══ DOCUMENT SECTION

Sunday, April 29

Suits and birthdays


We have had quite a weekend of it. Uncle Christopher is getting married in June so yesterday was suit fitting time for me, him and the boy. Lukey has never worn anything smart in little life (much like his dad, really), so it was a bit of shock to see him dressed like a man, only in miniature. I guess it was probably as much of a shock for him to see me dressed smart, like. He did look rather good though. And he found a hat which kept him entertained for some time.

Woke up this morning to an interesting sight. Caryn says she heard a dull thud in the night and thought it was one of the children falling out of bed. Couldn't find one on the floor so gave up and came back to bed.

We think, Watson, that it just fell over - the evidence? No rowdy noise before or after, no sign of any other damage on our street, no reports of silent wall knocking down gangs roaming the streets at night.

Next door reckon the previous owners rebuild that part of the wall which would explain its sudden falling over - arch DIY bodgers of the highest order... a tale for another time, or perhaps not.

Lastly, with my brother in town for the weekend, the whole family managed to make it out for Sunday lunch. Caryn (pictured, looking very lovely don't you think?) and my dad (he's not 65, no, no, no. Really he isn't. And he absolutely doesn't have a free bus pass. Nope.) had their birthday's last week so it was a good excuse.

════

Answer these questions about the weekend post:
(a) Who is getting married in June?
(b) What did Caryn think the dull thud in the night was at first?
(c) Which two people had birthdays last week?
The rows after this point come from a different source than the post above.

══ EXTRACTED ENTRIES

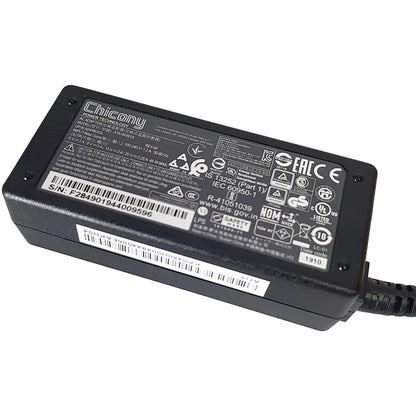 Acer Travelmate B311-31 B311-32 AC Charger Adapter Power supply KP.04503.005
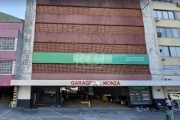 Ótimo box de garagem na Garagem Monza na Av. Independência, em frente da Santa Casa, do Colégio Marista Rosário, próximo do Hospital Presidente Vargas, da UFRGS, do Hotel São Rafael, com todos os recu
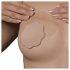 Bye Bra F-H - Unsichtbarer BH-Lift - Nude (3 Paar)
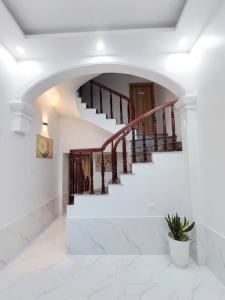 VĨNH TUY-HAI BÀ TRƯNG, NHÀ ĐẸP Ở NGAY, 35M2 x 5Tầng, 6.98 TỶ.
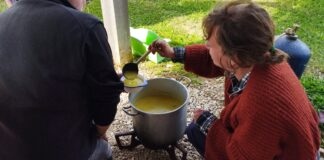 Pépinière Alimentaire Arbois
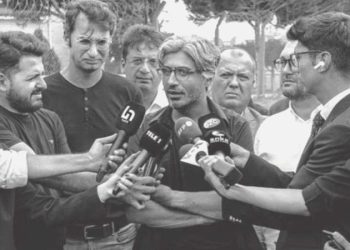 Bir Silivri seyahati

════

- EXERCISE RESPONSE:
(a) Uncle Christopher
(b) One of the children falling out of bed
(c) Caryn and the writer's dad